Der Bakterien-Detektiv: Rasche Diagnose mit DNS-Analyse
Schwere Infektionen behandeln Ärzte oft mit Antibiotika, die gegen mehrere Bakterienarten wirken – möglicherweise aber nicht gegen den tatsächlichen Erreger. Der Einsatz des bestmöglichen Medikaments ist nur dann möglich, wenn der Arzt weiß, welches Bakterium hinter den Symptomen steckt. Dazu muss eine Kultur im Labor angelegt werden, was mehrere Tage dauert. Bei einer Blasen- oder Lungenentzündung ist indes rasche Hilfe gefragt. Mit einem völlig neuartigen Untersuchungsgerät kann der Arzt künftig schon in der Praxis feststellen, welches Bakterium Ursache des Übels ist und gezielt einen Wirkstoff einsetzen.

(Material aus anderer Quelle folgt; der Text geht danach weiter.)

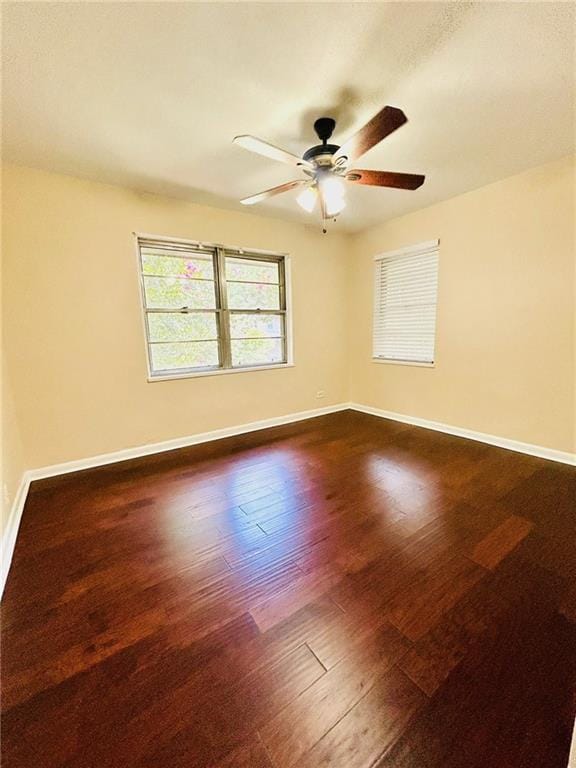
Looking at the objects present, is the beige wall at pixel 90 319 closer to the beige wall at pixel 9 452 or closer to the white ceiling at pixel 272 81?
the beige wall at pixel 9 452

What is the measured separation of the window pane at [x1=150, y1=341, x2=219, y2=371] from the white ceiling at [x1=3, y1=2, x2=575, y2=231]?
1.57 m

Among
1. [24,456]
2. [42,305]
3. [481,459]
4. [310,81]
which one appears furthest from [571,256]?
[24,456]

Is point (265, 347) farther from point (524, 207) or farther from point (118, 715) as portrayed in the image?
point (118, 715)

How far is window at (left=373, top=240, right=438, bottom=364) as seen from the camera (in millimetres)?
3488

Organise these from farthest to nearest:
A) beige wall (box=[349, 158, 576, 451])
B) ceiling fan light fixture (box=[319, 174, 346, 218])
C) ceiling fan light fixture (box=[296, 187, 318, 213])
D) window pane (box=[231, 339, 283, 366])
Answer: window pane (box=[231, 339, 283, 366])
beige wall (box=[349, 158, 576, 451])
ceiling fan light fixture (box=[296, 187, 318, 213])
ceiling fan light fixture (box=[319, 174, 346, 218])

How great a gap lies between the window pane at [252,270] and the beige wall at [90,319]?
211 millimetres

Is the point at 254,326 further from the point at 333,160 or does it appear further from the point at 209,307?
the point at 333,160

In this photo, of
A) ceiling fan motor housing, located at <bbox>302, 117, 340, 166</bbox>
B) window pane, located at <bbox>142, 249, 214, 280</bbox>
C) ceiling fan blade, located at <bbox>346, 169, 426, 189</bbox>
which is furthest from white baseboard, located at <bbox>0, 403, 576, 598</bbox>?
ceiling fan motor housing, located at <bbox>302, 117, 340, 166</bbox>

Siemens und das Erlanger Biotechnologieunternehmen november entwickeln jetzt gemeinsam ein System, das die Diagnose nicht nur bakterieller Infektionen revolutionieren und die Kosten im Gesundheitswesen drastisch senken könnte. Die Partner setzen dabei auf molekulare Medizin: Das Gerät erkennt Krankheitserreger an ihrer Erbsubstanz DNS. Es besteht aus einer kompakten Detektoreinheit und einer austauschbaren Kassette, um nacheinander verschiedene Analysen zu ermöglichen. In der Kassette befinden sich beispielsweise auf einer Platte verteilt DNS-Fängermoleküle von rund 20 verschiedenen Bakterien. Als Probe genügt eine geringe Menge Urin oder Blut, die der Patient beim Eintreffen in der Praxis abgibt. Wenn die DNS des Erregers zu einem auf der Kassette gespeicherten DNS-Fragment passt, meldet das System einen Treffer. Für das Ergebnis braucht es keine Untersuchung im Großlabor.
Wenn der Patient ins Sprechzimmer kommt, weiß der Arzt oft schon, um welche Bakterien es sich handelt. Im Gegensatz zu optischen Detektoren beim DNS-Nachweis identifiziert das System die Proben über deren elektrochemisches Verhalten. Der Vorteil: Die Produktion der Einmal-Kassetten ist einfach, das verwendete Material billig, die Technik wenig anfällig. Bisherige DNS-Analysegeräte für die Forschung kosten größtenteils über 100.000 Mark oder sind in der Handhabung extrem aufwändig. Deshalb sind sie für Arztpraxen ungeeignet. Auch die Probenträger sind teuer, so dass eine breite Anwendung unmöglich ist.
Das Gerät von Siemens und november soll dagegen für Arztpraxen erschwinglich sein. Im Jahr 2003 soll die Technologie verfügbar sein. Teure Untersuchungen im Großlabor werden dann überflüssig. Der Einsatz ist nicht nur auf Bakterien beschränkt. Mit anders gestalteten Kassetten können auch Viren erkannt werden. Eine vielversprechende Anwendung ist zudem die Untersuchung von Krebs. Denn Tumorzellen haben charakteristische DNS-Profile, die sie von gesunden Zellen unterscheiden. Künftig könnte die Erkrankung früher nachgewiesen werden; auch die Kontrolle nach einer Therapie wäre einfacher.
Neben der Kooperation mit november entwickelt Siemens mit dem Leipziger Biotechunternehmen PeS diagnosesysteme ein System zur Erkennung von Eiweißen – eine wichtige Ergänzung für die medizinische Diagnostik.